:: Tasks ::
a. According to the soap cutter thread, what total price was paid for the custom cutter, shipping included?
b. Decide whether each statement agrees with the soap cutter thread, answering yes or no and quoting the deciding words: (i) The cutter arrived sooner than the maker had said it would. (ii) The maker charged extra for the custom size. (iii) The two portions of saved batter were colored orange and green.
c. List every material that the soap cutter thread says the custom cutter is made of.

:: Excerpt ::
• • • • • • •

# Woo Hoo...New Soap Cutter!



## 2Sticks (Dec 13, 2007)

Look what came yesterday! Custom made to cut my "Vicki" mold slabs into 8 perfectly even 2.31 inch bars. Yeah, no more too big mistakes or too little mistakes, I'm sure thrilled with this cutter dance:


----------



## Greylady (Mar 28, 2012)

That is so nice! Tamera, what size are your bars?


----------



## 2Sticks (Dec 13, 2007)

3.5L x 2.31W x 1.5H When I gave the man the measurements he commented that it was a big old hunk of soap, :laughcry


----------



## NubianSoaps.com (Oct 26, 2007)

I am STILL waiting on mine. I want one to cut slabs and another to cut logs! Will you share who made yours and how much?

Also what a beautiful texture on the top of your soap. How did you achieve that 

(Someone commented to me today that nobody shares how they do anything on this part of the forum...so I am going to ask questions after everyone's photo posts!!!


----------



## 2Sticks (Dec 13, 2007)

Sure I'll share Vicki. I want the same thing, I now need one for logs but since most of the soap I make is the slabs I thought I'd get that first.

Mine was made by Bud Haffner of Etsy. He really does quality work. It's solid Oak, Baltic Birch & HDPE. He didn't charge me more for the custom work, it was $139.00 + $15.00 shipping for a total of $154.00 I ordered it on Nov 27th and it arrived at my door on Dec. 1st. He had said it would be 1 week but it was only 4 days and that was with the custom size since most of his are 1" or 1.5". I couldn't be more pleased with every aspect of the transaction. Great communication also. His email is [email protected]

The texture on the top of the bars was easy. Before I added the fragrance, I saved out 6oz of soap batter in two different cups (for a total of 12oz) and colored one with Orange Oxide and the other with Juicy Green . I let the colors get a little thicker than usual and then poured a line of Orange down the middle of each slab and went back and poured a line of green just to the right of the orange. I got out my trusty bamboo skewer (how could I ever soap without a bamboo skewer!) and just went across each slab from right to left, back and forth with a slight arc so it would drag my green over the orange. Easy peezy!


----------



## a4patch (Oct 7, 2009)

Anthony made both our bar cutter and our log cutter. The log cutter was quite easy. I will see If I can get a pict and post it. I would love to have a slab cutter. Vicki are you using cubes now?


----------



## MF-Alpines (Mar 29, 2010)

Very cool, Peggy Sue. Also, thanks for sharing!


----------



## Kalne (Oct 25, 2007)

Nice!

• • • • • • •

:: Dataset excerpt ::
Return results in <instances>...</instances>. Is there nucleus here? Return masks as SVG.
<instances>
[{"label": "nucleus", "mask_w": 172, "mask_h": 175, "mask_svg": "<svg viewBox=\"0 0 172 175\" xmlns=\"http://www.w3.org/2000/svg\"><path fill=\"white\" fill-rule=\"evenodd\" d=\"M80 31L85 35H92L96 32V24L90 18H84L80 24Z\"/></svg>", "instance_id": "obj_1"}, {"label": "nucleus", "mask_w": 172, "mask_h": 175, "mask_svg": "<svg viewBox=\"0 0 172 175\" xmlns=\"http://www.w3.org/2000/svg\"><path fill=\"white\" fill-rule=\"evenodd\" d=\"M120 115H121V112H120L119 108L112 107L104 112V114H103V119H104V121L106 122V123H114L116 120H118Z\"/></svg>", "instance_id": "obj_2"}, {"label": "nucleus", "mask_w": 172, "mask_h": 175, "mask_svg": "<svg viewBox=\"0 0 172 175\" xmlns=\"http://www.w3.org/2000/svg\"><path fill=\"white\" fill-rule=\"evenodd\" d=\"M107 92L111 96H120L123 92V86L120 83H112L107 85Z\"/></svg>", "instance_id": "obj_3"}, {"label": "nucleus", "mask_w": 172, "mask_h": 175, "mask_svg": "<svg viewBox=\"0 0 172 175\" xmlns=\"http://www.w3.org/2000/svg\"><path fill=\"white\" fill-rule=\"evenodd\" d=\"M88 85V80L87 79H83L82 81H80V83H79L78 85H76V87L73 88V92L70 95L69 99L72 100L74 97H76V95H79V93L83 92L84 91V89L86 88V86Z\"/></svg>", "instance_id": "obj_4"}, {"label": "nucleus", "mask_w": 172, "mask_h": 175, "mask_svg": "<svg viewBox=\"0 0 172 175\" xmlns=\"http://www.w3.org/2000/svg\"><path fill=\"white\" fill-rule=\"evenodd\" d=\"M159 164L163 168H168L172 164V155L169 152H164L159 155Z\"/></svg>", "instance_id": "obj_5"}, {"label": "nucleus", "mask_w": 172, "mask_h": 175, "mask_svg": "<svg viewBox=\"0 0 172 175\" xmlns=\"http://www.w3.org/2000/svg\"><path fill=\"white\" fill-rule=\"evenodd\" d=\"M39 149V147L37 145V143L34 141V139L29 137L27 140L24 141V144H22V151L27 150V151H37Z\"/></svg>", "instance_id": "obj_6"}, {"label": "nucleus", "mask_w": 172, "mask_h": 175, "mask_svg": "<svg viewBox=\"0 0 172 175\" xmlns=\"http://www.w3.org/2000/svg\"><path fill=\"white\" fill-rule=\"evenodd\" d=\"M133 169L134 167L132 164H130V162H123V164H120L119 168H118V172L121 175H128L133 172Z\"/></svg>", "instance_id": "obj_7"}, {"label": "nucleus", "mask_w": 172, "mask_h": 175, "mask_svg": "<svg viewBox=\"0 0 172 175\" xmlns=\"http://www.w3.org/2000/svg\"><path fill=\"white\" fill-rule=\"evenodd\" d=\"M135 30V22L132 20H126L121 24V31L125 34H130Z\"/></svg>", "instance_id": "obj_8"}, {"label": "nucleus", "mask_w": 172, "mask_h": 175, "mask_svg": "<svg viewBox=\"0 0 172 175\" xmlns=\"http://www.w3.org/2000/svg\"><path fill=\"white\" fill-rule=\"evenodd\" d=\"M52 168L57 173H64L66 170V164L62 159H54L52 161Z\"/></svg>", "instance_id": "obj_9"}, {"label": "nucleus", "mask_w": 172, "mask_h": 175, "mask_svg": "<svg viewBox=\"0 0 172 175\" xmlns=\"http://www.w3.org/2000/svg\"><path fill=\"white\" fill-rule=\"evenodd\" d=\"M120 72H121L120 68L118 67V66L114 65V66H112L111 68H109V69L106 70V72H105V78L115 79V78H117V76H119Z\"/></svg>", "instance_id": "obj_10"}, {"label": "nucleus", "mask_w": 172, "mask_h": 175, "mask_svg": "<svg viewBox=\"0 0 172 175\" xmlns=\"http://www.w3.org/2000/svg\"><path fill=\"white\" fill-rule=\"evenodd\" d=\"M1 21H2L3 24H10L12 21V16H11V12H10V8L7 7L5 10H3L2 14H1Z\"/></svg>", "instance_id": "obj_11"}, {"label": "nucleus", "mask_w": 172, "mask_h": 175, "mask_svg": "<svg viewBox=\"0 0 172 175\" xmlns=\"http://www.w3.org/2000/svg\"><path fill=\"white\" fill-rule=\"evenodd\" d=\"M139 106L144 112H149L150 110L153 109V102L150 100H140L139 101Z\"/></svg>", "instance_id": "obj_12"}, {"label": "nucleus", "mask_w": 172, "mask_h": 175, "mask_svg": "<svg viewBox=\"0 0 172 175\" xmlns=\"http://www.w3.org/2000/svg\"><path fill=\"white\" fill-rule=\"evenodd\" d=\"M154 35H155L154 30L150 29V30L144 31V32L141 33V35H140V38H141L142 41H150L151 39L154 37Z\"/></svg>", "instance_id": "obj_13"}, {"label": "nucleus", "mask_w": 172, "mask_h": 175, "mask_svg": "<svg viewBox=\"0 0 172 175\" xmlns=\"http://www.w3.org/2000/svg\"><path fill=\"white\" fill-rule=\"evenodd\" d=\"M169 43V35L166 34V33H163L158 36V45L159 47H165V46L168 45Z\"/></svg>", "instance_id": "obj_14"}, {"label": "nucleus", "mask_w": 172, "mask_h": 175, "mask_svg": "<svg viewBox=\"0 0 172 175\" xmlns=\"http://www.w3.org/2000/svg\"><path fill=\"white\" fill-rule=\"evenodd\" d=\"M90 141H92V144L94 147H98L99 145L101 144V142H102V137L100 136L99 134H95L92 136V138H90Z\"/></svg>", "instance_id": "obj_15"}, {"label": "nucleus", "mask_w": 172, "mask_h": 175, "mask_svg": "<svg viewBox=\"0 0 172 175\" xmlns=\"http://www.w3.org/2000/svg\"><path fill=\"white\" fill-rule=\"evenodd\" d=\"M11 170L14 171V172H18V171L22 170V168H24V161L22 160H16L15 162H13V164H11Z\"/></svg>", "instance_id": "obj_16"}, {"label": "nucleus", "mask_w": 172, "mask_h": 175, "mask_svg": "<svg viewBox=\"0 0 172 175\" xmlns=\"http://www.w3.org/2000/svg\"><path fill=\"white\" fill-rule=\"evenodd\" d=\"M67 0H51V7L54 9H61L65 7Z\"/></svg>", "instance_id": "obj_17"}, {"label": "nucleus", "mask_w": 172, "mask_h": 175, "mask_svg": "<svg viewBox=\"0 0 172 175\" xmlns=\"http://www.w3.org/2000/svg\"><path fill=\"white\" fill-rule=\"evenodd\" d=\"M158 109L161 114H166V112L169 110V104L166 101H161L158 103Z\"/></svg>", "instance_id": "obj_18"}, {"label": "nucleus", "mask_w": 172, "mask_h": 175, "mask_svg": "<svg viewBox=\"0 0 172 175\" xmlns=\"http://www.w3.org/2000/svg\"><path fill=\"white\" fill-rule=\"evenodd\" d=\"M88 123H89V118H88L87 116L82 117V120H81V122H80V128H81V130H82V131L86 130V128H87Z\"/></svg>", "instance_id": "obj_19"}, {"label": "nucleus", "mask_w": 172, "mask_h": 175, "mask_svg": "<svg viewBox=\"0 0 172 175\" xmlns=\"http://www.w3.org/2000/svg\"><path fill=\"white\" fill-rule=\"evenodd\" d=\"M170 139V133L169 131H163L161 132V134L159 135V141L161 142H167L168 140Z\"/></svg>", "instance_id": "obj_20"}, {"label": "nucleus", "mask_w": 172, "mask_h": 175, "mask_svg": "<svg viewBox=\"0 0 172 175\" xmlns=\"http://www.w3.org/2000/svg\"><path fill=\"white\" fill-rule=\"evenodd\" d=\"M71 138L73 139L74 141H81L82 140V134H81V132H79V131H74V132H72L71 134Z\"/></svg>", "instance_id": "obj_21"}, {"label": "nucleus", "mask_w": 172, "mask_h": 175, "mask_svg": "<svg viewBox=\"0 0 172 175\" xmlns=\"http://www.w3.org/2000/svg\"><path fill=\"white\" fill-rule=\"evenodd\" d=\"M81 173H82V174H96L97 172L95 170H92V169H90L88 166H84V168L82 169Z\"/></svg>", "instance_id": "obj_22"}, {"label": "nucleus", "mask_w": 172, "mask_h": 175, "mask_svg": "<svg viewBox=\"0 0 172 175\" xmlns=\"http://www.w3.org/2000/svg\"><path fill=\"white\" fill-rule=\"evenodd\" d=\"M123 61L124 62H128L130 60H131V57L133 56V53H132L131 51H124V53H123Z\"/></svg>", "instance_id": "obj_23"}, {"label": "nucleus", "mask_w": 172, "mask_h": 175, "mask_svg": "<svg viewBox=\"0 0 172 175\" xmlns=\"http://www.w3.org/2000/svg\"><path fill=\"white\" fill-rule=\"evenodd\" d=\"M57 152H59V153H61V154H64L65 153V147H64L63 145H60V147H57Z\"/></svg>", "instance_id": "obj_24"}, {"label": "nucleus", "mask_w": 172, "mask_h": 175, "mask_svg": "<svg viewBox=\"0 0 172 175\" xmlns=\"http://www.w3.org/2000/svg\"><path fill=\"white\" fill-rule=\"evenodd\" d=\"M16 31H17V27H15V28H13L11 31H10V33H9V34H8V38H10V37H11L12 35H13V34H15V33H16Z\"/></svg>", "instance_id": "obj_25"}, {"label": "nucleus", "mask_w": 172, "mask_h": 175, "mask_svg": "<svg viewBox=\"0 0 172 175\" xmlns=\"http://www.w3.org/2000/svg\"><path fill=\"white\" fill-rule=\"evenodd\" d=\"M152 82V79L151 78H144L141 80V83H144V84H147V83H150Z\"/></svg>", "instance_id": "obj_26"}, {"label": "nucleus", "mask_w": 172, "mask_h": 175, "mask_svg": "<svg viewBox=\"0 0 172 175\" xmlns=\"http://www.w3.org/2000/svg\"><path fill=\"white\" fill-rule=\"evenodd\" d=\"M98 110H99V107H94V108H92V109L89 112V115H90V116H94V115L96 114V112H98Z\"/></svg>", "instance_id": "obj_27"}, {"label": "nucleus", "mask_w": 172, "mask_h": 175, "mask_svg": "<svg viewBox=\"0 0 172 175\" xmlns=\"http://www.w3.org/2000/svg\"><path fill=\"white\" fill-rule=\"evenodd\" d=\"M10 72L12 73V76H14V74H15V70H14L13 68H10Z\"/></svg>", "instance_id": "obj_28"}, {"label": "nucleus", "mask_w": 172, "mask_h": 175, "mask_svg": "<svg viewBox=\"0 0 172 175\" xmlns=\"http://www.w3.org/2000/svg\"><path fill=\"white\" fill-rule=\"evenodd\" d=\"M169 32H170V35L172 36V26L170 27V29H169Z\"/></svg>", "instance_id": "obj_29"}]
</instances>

• • • • • • •

:: Final results ::
a. $154.00

b.
(i) Yes: "He had said it would be 1 week but it was only 4 days"
(ii) No: "He didn't charge me more for the custom work"
(iii) Yes: "colored one with Orange Oxide and the other with Juicy Green"

c. Solid oak, Baltic birch, HDPE